LE RCU DI BARI, LA CITTA’ CHE PARTECIPA

“La città che partecipa”, di Anna Materi, è un libro che racconta l’esperienza delle Reti Civiche Urbane nella città di Bari.

Le RCU (come ha spiegato l’autrice venerdì 4 marzo nella bellissima cornice del Museo Civico)  nascono dall’impegno di gruppi di cittadini baresi che, attraverso una serie di iniziative socio-culturali, hanno deciso di contribuire concretamente alla vita della città.

Tali iniziative,  coerentemente il forte senso di appartenenza al quartiere che caratterizza il sentire di noi baresi, si sono realizzate nell’ambito di alcuni quartieri.

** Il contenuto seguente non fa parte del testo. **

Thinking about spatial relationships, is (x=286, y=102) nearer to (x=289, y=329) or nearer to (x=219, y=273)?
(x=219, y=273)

L’idea delle Reti Civiche Urbane prende spunto dalla convinzione che, affinché gli individui partecipino in modo attivo allo sviluppo della propria città, si debba uscire da una logica assistenziale di soddisfacimento del bisogno da parte dell’amministrazione: se una comunità si riunisce e si dà uno scopo, metterà in campo tutto il proprio impegno al fine di raggiungerlo. Il mezzo e lo scopo saranno indissolubilmente legati e l’obiettivo verrà centrato.

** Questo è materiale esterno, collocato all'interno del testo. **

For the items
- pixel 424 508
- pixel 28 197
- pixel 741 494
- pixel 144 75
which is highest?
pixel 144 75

Quando la comunità decide di organizzarsi e di essere parte attiva per la realizzazione dei propri bisogni, allora trova davvero la propria identità. E’ quindi la partecipazione che fa la differenza: il capitale sociale, cioè il capitale umano che coopera, non si esaurisce, come qualsiasi altro capitale, ma al contrario, attraverso l’”uso” e la pratica, si autoalimenta.  Questo è proprio ciò che sta avvenendo nella nostra città dal momento in cui il Comune ha pubblicato  il bando sulle RCU.

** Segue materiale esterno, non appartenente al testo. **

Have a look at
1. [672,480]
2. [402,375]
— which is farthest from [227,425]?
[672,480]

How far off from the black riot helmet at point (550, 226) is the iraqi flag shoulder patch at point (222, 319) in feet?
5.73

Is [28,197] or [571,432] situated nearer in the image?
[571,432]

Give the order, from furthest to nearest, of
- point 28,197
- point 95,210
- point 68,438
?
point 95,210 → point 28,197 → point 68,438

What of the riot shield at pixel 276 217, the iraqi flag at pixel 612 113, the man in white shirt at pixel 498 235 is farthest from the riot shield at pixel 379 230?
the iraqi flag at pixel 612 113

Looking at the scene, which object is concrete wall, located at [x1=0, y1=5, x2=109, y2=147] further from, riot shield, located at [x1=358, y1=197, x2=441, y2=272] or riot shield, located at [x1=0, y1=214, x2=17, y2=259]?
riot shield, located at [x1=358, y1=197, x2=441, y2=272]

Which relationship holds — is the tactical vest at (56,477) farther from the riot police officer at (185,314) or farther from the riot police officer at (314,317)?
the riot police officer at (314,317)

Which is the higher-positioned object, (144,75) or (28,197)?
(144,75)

In 100 giorni, si sono tenuti  incontri che hanno coinvolto tantissimi cittadini che si sono confrontati facendo emergere i propri bisogni e cercando strategie per realizzarli.

Da giugno 2019 si tengono in tutto il territorio eventi di cui i cittadini stessi sono protagonisti. Purtroppo, le scuole non sono intervenute in maniera significativa, tranne in qualche caso, forse anche per l’arrivo della pandemia, a causa della quale i lavori delle diverse Reti hanno inevitabilmente subito un rallentamento pur senza fermarsi.

Abra Lupori, della Rete di Carbonara- Santa Rita, ha parlato delle RCU come di un’opportunità grandiosa, uno strumento democratico in cui per la prima volta hanno potuto partecipare insieme sia enti del terzo settore sia i cittadini. Ha raccontato con entusiasmo della Casetta di Mary Poppins, che ha ridato vita ad un luogo ormai fatiscente, trasformandolo in uno spazio meraviglioso per i bambini e le bambine di Carbonara e dell’intera città.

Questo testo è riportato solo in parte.